>>>>
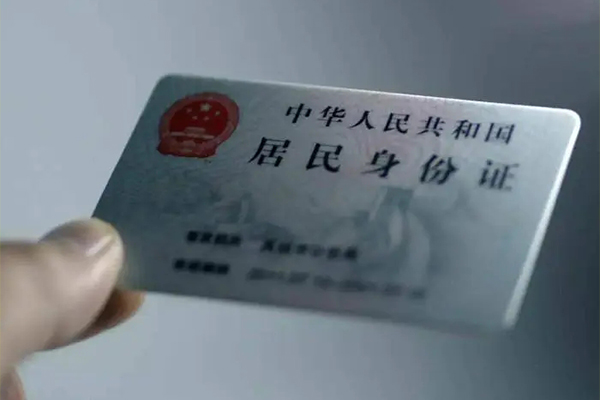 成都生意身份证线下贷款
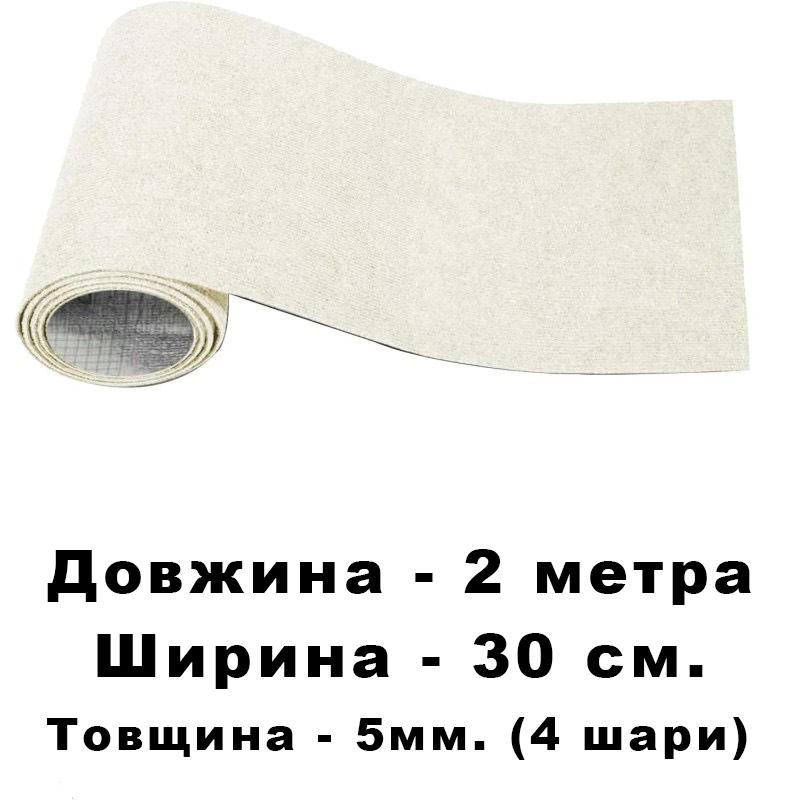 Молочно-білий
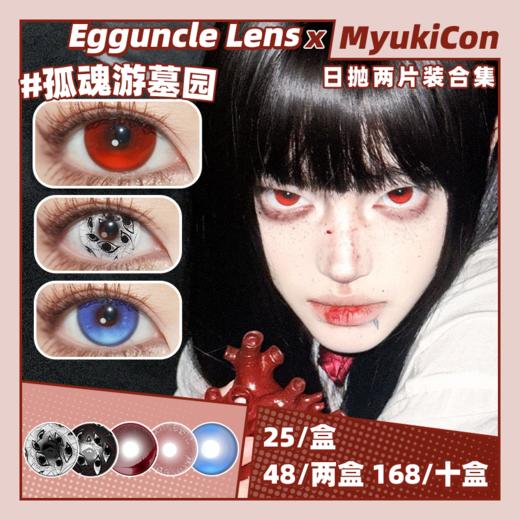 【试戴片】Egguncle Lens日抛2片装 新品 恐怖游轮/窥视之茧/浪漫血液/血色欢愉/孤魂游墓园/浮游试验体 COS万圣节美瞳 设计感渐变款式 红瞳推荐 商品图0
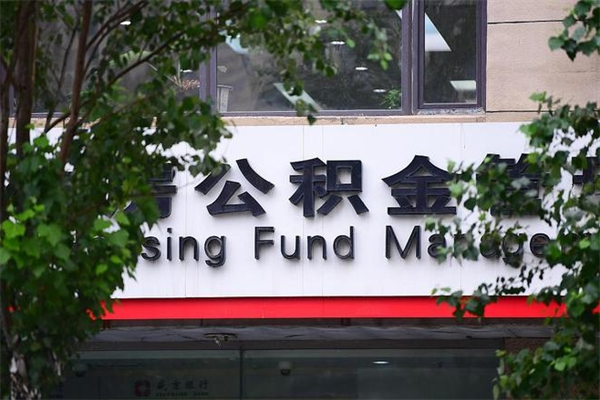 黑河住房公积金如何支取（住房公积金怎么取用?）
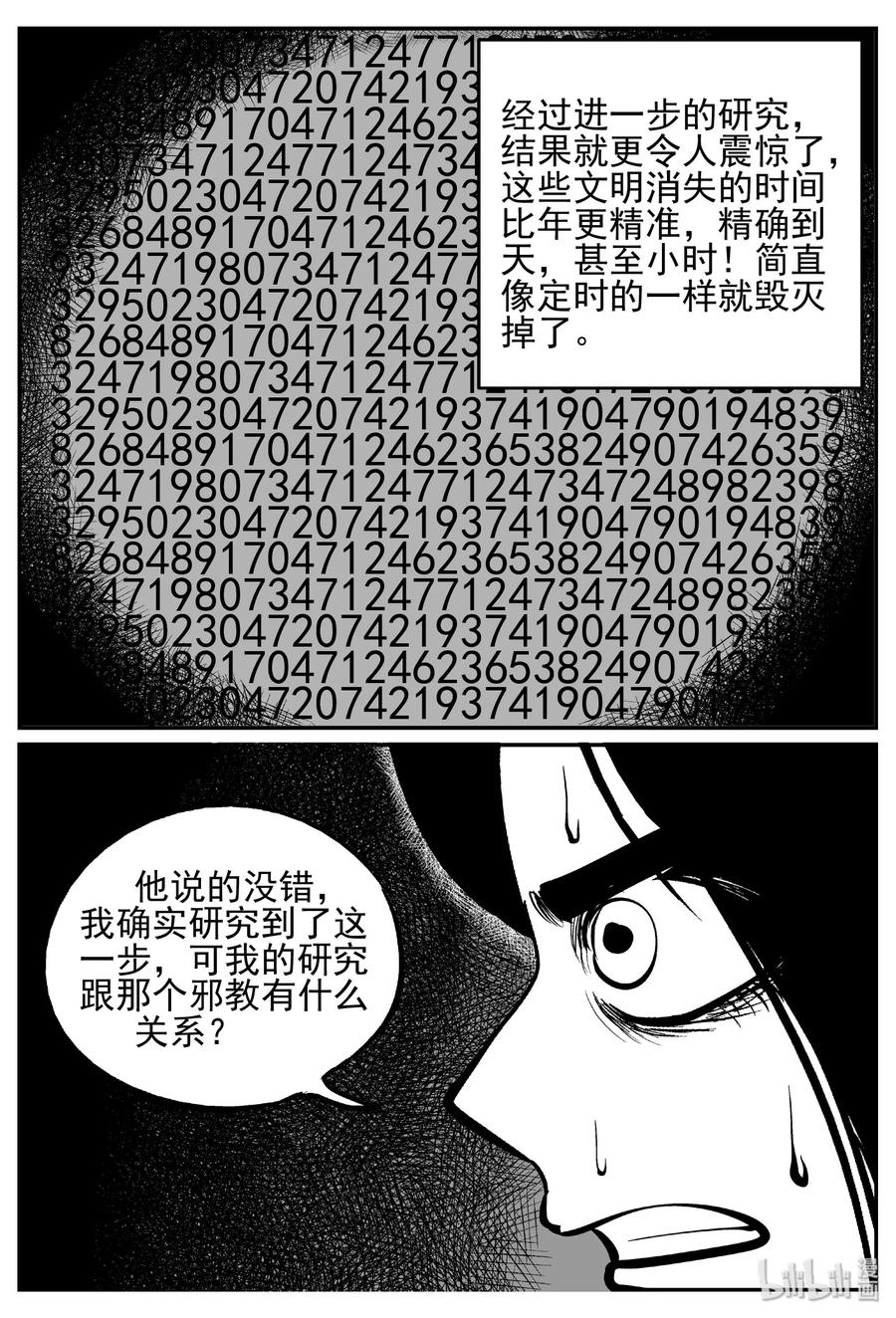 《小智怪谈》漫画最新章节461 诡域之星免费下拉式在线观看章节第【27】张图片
<<<<
>>>>
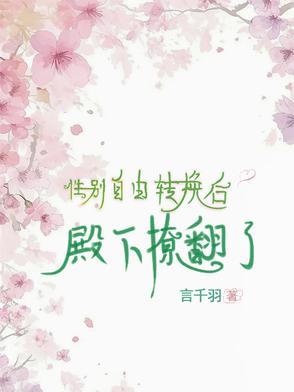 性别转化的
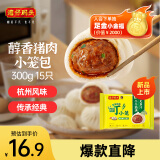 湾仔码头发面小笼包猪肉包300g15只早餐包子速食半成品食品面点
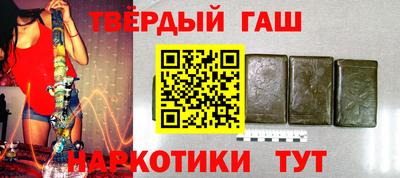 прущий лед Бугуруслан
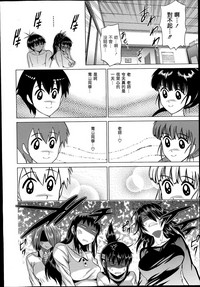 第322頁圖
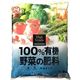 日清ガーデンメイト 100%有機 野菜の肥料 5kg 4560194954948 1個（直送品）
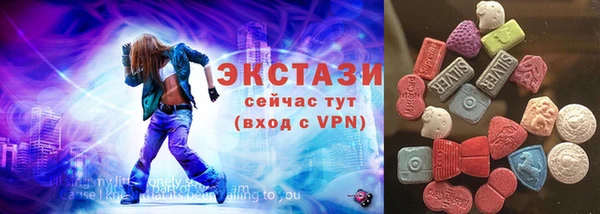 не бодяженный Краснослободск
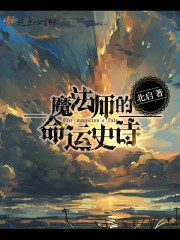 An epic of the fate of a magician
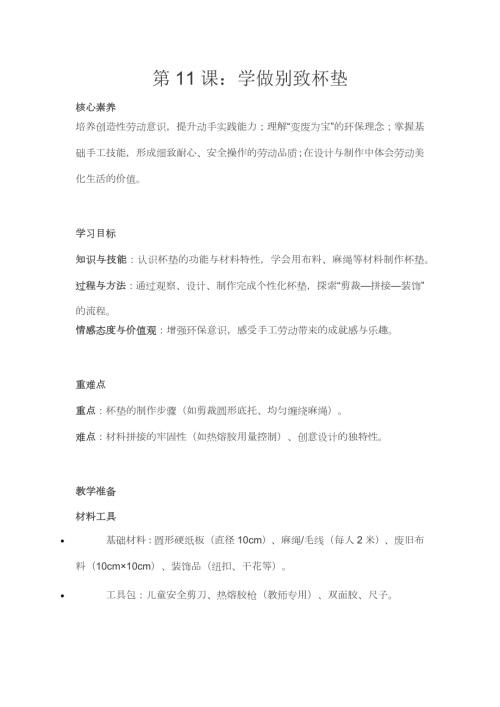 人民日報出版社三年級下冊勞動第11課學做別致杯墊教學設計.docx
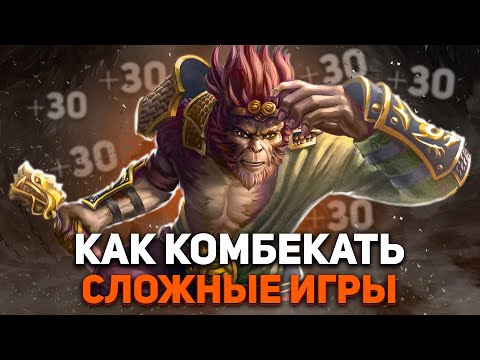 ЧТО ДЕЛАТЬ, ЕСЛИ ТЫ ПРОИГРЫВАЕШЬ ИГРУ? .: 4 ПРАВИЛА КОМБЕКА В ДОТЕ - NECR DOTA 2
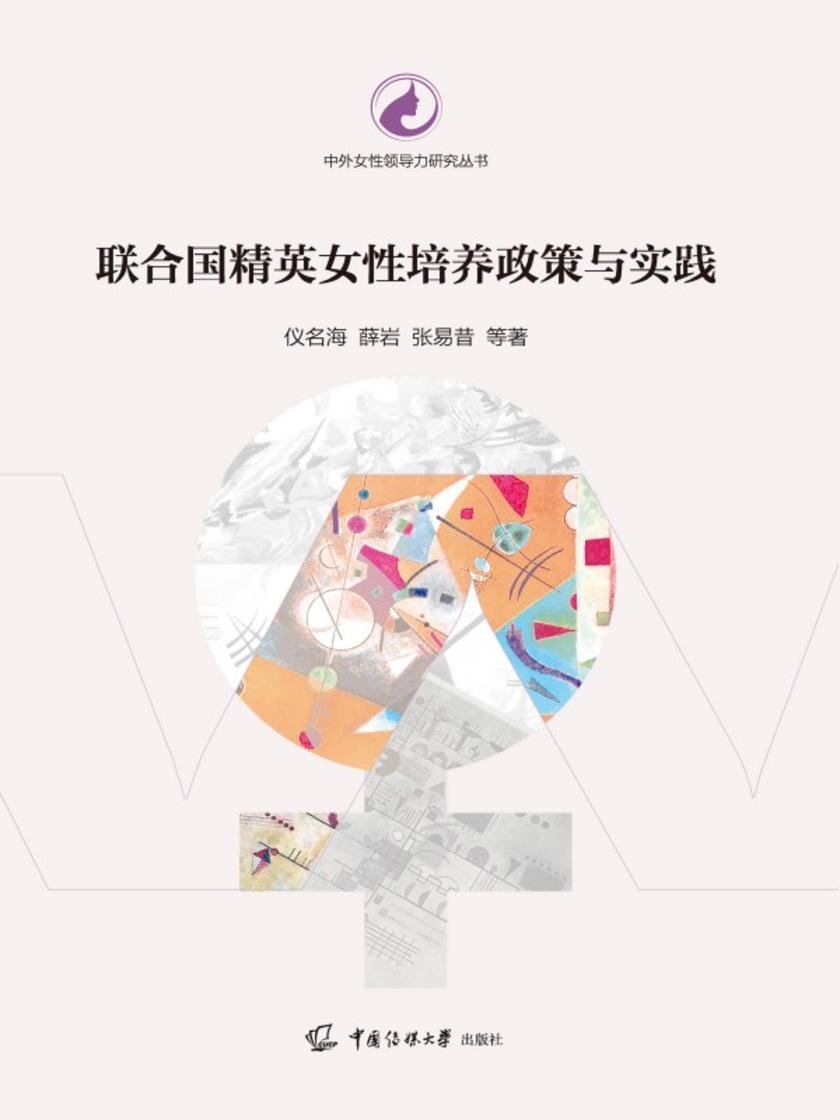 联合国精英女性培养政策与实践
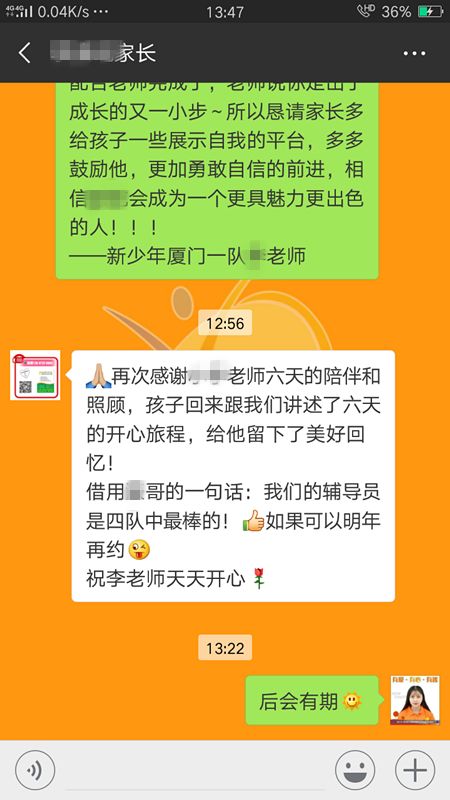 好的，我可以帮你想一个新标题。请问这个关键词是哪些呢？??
<<<<
**Work order**
For this task, return exactly the stretch of the listing above from the line with "湾仔码头发面小笼包猪肉包300g15只早餐包子速食半成品食品面点" through the line with "好的，我可以帮你想一个新标题。请问这个关键词是哪些呢？??", inclusive and without pictures.

**Written response**
 湾仔码头发面小笼包猪肉包300g15只早餐包子速食半成品食品面点
 прущий лед Бугуруслан
 第322頁圖
 日清ガーデンメイト 100%有機 野菜の肥料 5kg 4560194954948 1個（直送品）
 не бодяженный Краснослободск
 An epic of the fate of a magician
 人民日報出版社三年級下冊勞動第11課學做別致杯墊教學設計.docx
 ЧТО ДЕЛАТЬ, ЕСЛИ ТЫ ПРОИГРЫВАЕШЬ ИГРУ? .: 4 ПРАВИЛА КОМБЕКА В ДОТЕ - NECR DOTA 2
 联合国精英女性培养政策与实践
 好的，我可以帮你想一个新标题。请问这个关键词是哪些呢？??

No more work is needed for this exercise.